Problem requirements
Can you reproduce the data below, starting at the line that contains "From the alternatives" and continuing through the end of the data?

BEGIN Task input

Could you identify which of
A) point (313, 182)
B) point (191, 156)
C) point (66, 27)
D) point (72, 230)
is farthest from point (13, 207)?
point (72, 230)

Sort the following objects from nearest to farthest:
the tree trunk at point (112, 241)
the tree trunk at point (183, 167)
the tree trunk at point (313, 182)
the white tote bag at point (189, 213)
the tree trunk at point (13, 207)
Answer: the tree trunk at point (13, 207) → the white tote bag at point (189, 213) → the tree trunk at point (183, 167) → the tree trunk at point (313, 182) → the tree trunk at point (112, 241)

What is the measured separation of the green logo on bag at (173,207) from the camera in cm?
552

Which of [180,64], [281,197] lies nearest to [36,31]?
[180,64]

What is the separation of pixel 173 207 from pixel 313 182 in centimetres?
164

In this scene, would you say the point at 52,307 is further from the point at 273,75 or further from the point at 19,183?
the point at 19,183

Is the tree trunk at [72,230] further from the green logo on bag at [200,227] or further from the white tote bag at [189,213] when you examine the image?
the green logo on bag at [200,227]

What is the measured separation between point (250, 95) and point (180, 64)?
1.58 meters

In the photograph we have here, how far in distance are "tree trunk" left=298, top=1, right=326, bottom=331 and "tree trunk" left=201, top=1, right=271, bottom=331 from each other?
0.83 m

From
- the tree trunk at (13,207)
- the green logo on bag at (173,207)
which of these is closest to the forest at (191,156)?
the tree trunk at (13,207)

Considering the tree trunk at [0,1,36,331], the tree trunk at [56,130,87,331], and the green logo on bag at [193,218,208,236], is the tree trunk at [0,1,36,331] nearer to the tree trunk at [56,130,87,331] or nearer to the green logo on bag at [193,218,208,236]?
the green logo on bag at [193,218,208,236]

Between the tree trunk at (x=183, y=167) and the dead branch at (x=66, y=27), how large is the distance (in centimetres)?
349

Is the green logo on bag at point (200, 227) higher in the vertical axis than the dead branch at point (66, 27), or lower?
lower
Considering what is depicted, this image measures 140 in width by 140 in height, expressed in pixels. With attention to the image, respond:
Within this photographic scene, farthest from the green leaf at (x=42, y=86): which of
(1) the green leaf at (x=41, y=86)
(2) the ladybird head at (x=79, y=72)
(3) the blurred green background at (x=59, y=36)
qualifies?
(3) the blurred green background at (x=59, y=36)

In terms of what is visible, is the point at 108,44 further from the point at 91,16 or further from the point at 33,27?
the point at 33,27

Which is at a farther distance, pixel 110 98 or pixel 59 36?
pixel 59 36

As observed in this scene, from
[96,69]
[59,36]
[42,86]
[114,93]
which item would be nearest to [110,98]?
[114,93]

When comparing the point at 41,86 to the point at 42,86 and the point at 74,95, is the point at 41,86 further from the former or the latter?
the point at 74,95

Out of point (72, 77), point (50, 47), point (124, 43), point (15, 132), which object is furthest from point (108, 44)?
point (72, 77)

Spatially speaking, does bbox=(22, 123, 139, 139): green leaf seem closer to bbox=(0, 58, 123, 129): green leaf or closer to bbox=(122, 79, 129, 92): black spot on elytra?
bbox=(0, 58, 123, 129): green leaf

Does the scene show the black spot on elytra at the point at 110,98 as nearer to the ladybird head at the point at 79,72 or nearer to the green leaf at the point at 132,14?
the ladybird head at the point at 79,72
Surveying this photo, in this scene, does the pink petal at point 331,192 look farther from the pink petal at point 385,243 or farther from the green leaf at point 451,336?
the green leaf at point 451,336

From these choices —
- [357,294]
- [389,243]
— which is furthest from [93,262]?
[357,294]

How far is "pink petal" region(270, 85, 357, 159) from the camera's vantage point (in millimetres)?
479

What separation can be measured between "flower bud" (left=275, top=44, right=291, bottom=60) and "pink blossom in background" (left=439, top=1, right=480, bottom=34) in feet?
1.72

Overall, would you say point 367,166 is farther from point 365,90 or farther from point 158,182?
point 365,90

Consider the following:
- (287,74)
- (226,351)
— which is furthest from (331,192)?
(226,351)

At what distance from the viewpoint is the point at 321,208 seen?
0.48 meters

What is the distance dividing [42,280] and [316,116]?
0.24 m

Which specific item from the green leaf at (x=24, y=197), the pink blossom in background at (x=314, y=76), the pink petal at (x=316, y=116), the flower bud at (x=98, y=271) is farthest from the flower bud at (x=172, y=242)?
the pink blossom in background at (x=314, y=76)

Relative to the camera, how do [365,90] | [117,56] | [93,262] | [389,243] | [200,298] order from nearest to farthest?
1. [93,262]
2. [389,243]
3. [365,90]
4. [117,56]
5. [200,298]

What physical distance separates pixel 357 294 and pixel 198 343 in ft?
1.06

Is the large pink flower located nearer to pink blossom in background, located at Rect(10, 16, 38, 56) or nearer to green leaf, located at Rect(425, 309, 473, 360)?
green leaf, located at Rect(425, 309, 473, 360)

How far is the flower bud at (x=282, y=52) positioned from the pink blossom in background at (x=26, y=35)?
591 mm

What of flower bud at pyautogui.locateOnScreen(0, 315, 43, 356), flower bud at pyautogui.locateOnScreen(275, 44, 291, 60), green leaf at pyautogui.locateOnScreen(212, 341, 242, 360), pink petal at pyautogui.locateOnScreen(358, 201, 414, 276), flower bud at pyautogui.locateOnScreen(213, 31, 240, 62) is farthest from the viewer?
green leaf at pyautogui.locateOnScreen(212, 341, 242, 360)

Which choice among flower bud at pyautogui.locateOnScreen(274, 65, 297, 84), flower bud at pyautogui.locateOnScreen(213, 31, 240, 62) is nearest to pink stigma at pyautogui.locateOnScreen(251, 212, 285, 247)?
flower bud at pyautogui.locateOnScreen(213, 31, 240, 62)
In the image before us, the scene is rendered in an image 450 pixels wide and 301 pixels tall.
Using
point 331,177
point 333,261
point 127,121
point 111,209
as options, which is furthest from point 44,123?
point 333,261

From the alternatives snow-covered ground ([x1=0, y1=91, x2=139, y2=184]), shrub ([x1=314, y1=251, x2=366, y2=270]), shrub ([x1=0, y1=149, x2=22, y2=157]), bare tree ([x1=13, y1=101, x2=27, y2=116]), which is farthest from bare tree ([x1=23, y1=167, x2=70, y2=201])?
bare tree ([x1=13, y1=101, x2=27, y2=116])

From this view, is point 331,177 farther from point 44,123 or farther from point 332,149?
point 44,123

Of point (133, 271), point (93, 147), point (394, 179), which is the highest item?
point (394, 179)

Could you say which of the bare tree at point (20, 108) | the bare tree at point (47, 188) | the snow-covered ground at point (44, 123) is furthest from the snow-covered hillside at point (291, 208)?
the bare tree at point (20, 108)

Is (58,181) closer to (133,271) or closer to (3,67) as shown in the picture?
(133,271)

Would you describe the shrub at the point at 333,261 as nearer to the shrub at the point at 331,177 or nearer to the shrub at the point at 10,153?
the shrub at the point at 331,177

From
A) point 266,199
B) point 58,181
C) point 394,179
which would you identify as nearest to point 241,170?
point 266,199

END Task input

Task solution
From the alternatives snow-covered ground ([x1=0, y1=91, x2=139, y2=184]), shrub ([x1=314, y1=251, x2=366, y2=270]), shrub ([x1=0, y1=149, x2=22, y2=157]), bare tree ([x1=13, y1=101, x2=27, y2=116]), which is farthest from bare tree ([x1=23, y1=167, x2=70, y2=201])?
bare tree ([x1=13, y1=101, x2=27, y2=116])

From this view, is point 331,177 farther from point 44,123 or farther from point 332,149?
point 44,123

Of point (133, 271), point (93, 147), point (394, 179), which is the highest item?
point (394, 179)

Could you say which of the bare tree at point (20, 108) | the bare tree at point (47, 188) | the snow-covered ground at point (44, 123) is furthest from the snow-covered hillside at point (291, 208)?
the bare tree at point (20, 108)

Is (58,181) closer to (133,271) or closer to (3,67) as shown in the picture?
(133,271)

Would you describe the shrub at the point at 333,261 as nearer to the shrub at the point at 331,177 or nearer to the shrub at the point at 10,153?
the shrub at the point at 331,177

From
A) point 266,199
B) point 58,181
C) point 394,179
which would you identify as nearest to point 241,170?
point 266,199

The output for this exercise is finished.